Excerpted passage
___

Skip to content

Generalized Eigenvalues

Generalized eigenvalue problems solve \(Av = \lambda Bv\).

linalg.eig with Two Matrices

1. Basic Usage

import numpy as np
from scipy import linalg

def main():
    A = np.array([[1, 2],
                  [3, 4]])
    B = np.array([[5, 6],
                  [7, 8]])

    # Solve A @ v = λ @ B @ v
    eigenvalues, eigenvectors = linalg.eig(A, B)

    print("Generalized eigenvalues:")
    print(eigenvalues)
    print()
    print("Generalized eigenvectors:")
    print(eigenvectors)

if __name__ == "__main__":
    main()

2. Verify Solution

import numpy as np
from scipy import linalg

def main():
    A = np.array([[4, 2],
                  [2, 3]])
    B = np.array([[2, 0],
                  [0, 1]])

    eigenvalues, eigenvectors = linalg.eig(A, B)

    for i in range(len(eigenvalues)):
        lam = eigenvalues[i]
        v = eigenvectors[:, i]

        Av = A @ v
        lam_Bv = lam * B @ v

        print(f"Eigenvalue {i}: λ = {lam:.4f}")
        print(f"  Match: {np.allclose(Av, lam_Bv)}")

if __name__ == "__main__":
    main()

___

Recorded information
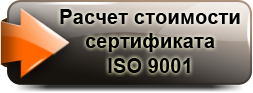 ���������� ��������� ����������� ��� 9001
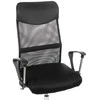 Beauty System Biuro kėdė ant ratukų OFFICE CHAIR BASIC Juodas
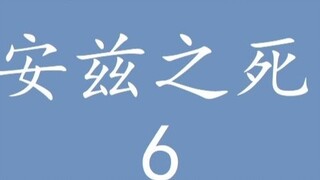 Overlord, the King of the Undead "speaks" of the original novel - Holy Kingdom-5.6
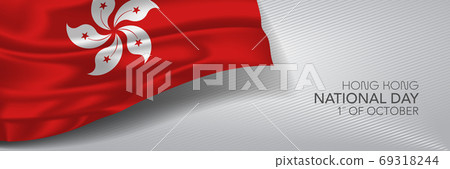 Hong Kong national day vector banner, greeting card. Hong Kong national day vector banner, greeting card. 69318244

___

Work instructions
• A. Write down every matrix that the generalized eigenvalues tutorial defines with np.array, and label each with the variable name it is assigned to.
• B. Restate the code under "2. Verify Solution" in the generalized eigenvalues tutorial as a short numbered list of the steps it performs.
• C. Carry on the generalized eigenvalues tutorial from the end of its last code block.

Response list
• A.
- A = [[1, 2], [3, 4]] (Basic Usage)
- B = [[5, 6], [7, 8]] (Basic Usage)
- A = [[4, 2], [2, 3]] (Verify Solution)
- B = [[2, 0], [0, 1]] (Verify Solution)

• B.
1. Import NumPy as np and linalg from SciPy.
2. Define A = [[4, 2], [2, 3]] and B = [[2, 0], [0, 1]].
3. Compute the generalized eigenvalues and eigenvectors with linalg.eig(A, B).
4. For each index i, take the eigenvalue λ and the matching column v of the eigenvector array.
5. Compute A @ v and λ * B @ v.
6. Print the eigenvalue to four decimal places, and print whether np.allclose finds the two results equal.
7. Run main() when the script is executed directly.

• C.
Symmetric Generalized Problem

1. linalg.eigh with B

import numpy as np
from scipy import linalg

def main():
    # Both A and B symmetric, B positive definite
    A = np.array([[4, 2],
                  [2, 3]])
    B = np.array([[2, 0.5],
                  [0.5, 1]])

    eigenvalues, eigenvectors = linalg.eigh(A, B)

    print("Eigenvalues (real, sorted):")
    print(eigenvalues)

if __name__ == "__main__":
    main()

2. B-Orthogonality

import numpy as np
from scipy import linalg

def main():
    A = np.array([[4, 2],
                  [2, 3]])
    B = np.array([[2, 0],
                  [0, 1]])

    eigenvalues, V = linalg.eigh(A, B)

    # Eigenvectors are B-orthonormal: V.T @ B @ V = I
    print("V.T @ B @ V:")
    print((V.T @ B @ V).round(10))

if __name__ == "__main__":
    main()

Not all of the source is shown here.